Opdracht: Citeer letterlijk een deel van het bronfragment over de examencommissie: begin bij de woorden "3. Een lid van" en stop na "het Faculteitsbestuur (FB).".

==== Bronfragment ====

3. Een lid van de examencommissie wordt voor drie jaar benoemd en kan éénmaal onmiddellijk worden herbenoemd. Vanaf de tweede herbenoeming dient deze opnieuw aan het FB te worden voorgelegd.

4. De leden van de examencommissie worden benoemd door het Faculteitsbestuur (FB).

5. De examencommissie wijst één van haar leden aan als voorzitter, niet zijnde het externe lid.

De voorzitter is belast met de dagelijkse gang van zaken van de examencommissie. Hij wijst een ander lid aan om hem te vervangen bij zijn afwezigheid.

6. Het FB draagt er zorg voor dat het onafhankelijk en deskundig functioneren van de examencommissie wordt gewaarborgd.

4. Taken examencommissie

De taken van de examencommissie zijn geregeld in de wet. Hiertoe behoort in elk geval het vaststellen van regels over de uitvoering van de taken en bevoegdheden en het nemen van maatregelen met betrekking tot:

a. het op objectieve en deskundige wijze vaststellen of een student voldoet aan de voorwaarden die de OER stelt ten aanzien van kennis, inzicht en vaardigheden die nodig zijn voor het verkrijgen van een graad;

b. het borgen van de kwaliteit van tentamens en examens;

c. het vaststellen van richtlijnen en aanwijzingen binnen het kader van de OER om de uitslag van de tentamens en examens te beoordelen en vast te stellen;

d. het verlenen van vrijstellingen voor het afleggen van een of meer tentamens;

e. het verlengen van de beperkte geldigheidsduur van een tentamen of vrijstelling, indien een student daarom gemotiveerd verzoekt. De examencommissie kan besluiten verlenging van de geldigheid slechts toe te staan nadat de verzoeker een aanvullend tentamen van de desbetreffende stof met goed gevolg heeft afgelegd;

f. het treffen van maatregelen in geval van fraude;

(3)

==== Gegevensblok ====

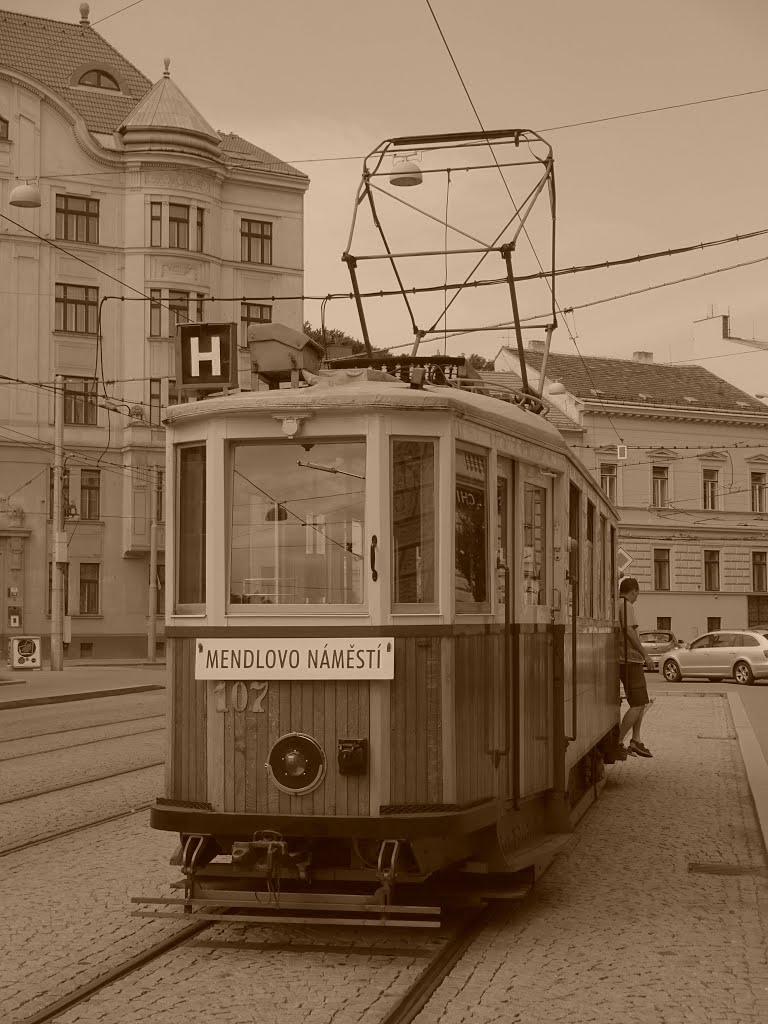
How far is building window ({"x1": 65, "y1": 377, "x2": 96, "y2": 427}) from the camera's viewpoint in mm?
44469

====

Uitgewerkte oplossing:
3. Een lid van de examencommissie wordt voor drie jaar benoemd en kan éénmaal onmiddellijk worden herbenoemd. Vanaf de tweede herbenoeming dient deze opnieuw aan het FB te worden voorgelegd.

4. De leden van de examencommissie worden benoemd door het Faculteitsbestuur (FB).